---------- EXTRACTED TEXT

Earlier in the week there was a thought provoking letter in the NY Times. Professor Dena Davis insists that in countries with less than full democracies, the mindset is that President Obama could not only have stopped the Koran burning in Florida, but could have arrested the minister who did it. The “could” really is seen as “should.” Since he did neither, he is viewed as sanctioning the behavior.
“Sanctioning the behavior” was certainly one of the most difficult parental balancing acts that I experienced. While I imagine that that is probably so of all parents, it is all the more difficult when one adopts into one’s family a person – child though (s)he may be – who already has years of history outside the family with different values, different beliefs, and different behaviors; too often, many different values, many different beliefs, and many different behaviors, from their many different homes. Our family positions seem like only one more imposition in a long line of such.
It seems there is a continuum with “minding one’s own business” at one end – Obama and the burning e.g. – and “sanctioning the behavior” [“enabling” being the farthest extreme of that] on the other. I suppose toleration is along the continuum somewhere.
But we are taught over and over that every single decision or non-decision; speaking or not speaking; acting or not acting has meaning and communicates our beliefs to others. And I agree with that. But it brings parents back to their fear of sanctioning behavior that they do not agree with.

--------------------

#### PROMPT A:
Please translate this sentence from the essay on sanctioning behavior into Spanish: "Since he did neither, he is viewed as sanctioning the behavior."
#### PROMPT B:
In the essay on sanctioning behavior, which newspaper published Professor Dena Davis's letter?
#### PROMPT C:
Revise the essay on sanctioning behavior by writing out the passage starting at "It seems there" and ending at "the continuum somewhere.", with "toleration" changed to "tolerance".
The items that come next have nothing to do with the tasks.

---------- INFORMATION GIVEN

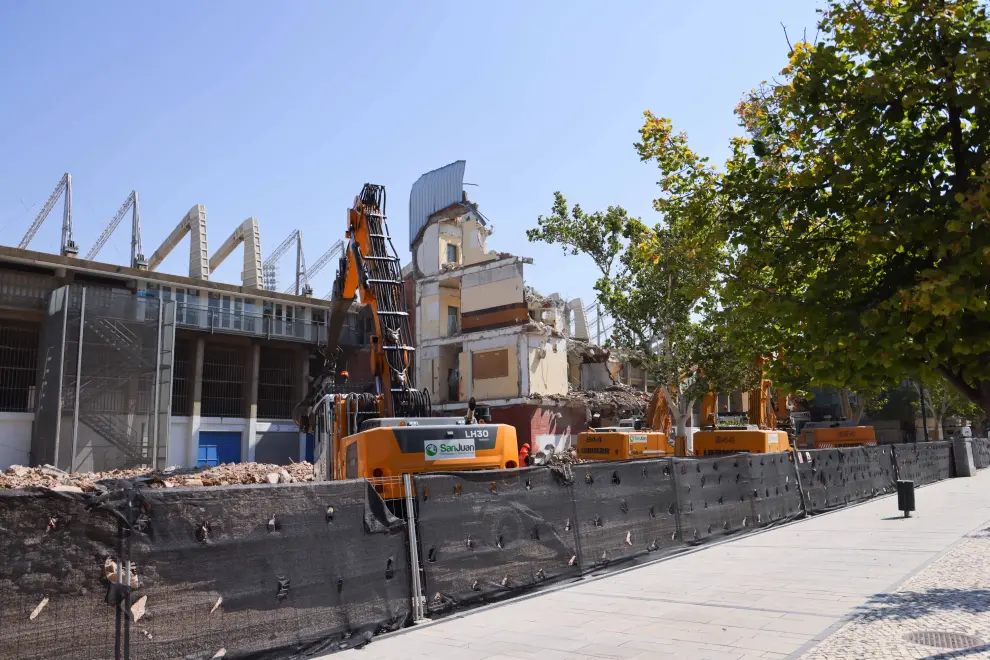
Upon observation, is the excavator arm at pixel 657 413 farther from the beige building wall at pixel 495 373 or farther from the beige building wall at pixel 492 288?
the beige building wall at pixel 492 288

--------------------
---------- INFORMATION GIVEN

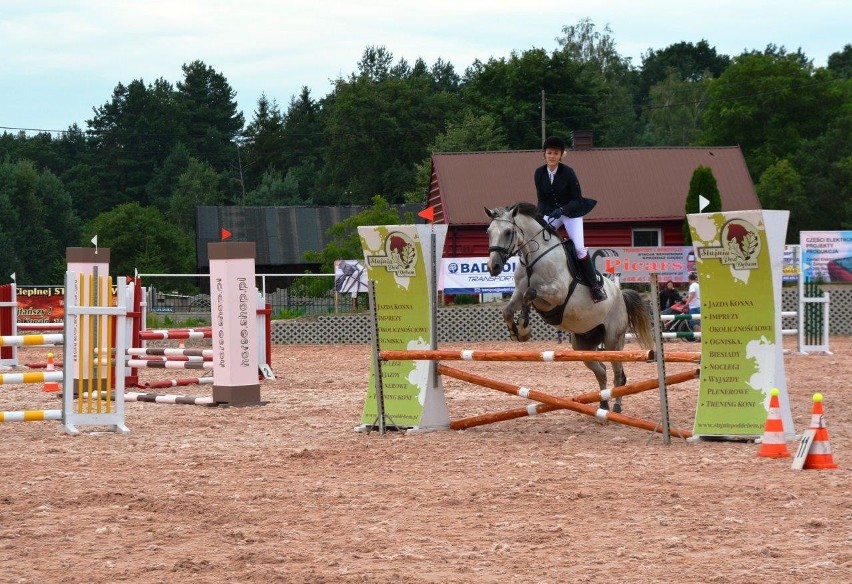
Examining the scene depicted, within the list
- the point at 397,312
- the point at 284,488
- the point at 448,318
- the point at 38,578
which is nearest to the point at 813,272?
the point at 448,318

--------------------

#### TASK SOLUTION A:
Como no hizo ninguna de las dos cosas, se considera que está aprobando ese comportamiento.

#### TASK SOLUTION B:
The NY Times.

#### TASK SOLUTION C:
It seems there is a continuum with “minding one’s own business” at one end – Obama and the burning e.g. – and “sanctioning the behavior” [“enabling” being the farthest extreme of that] on the other. I suppose tolerance is along the continuum somewhere.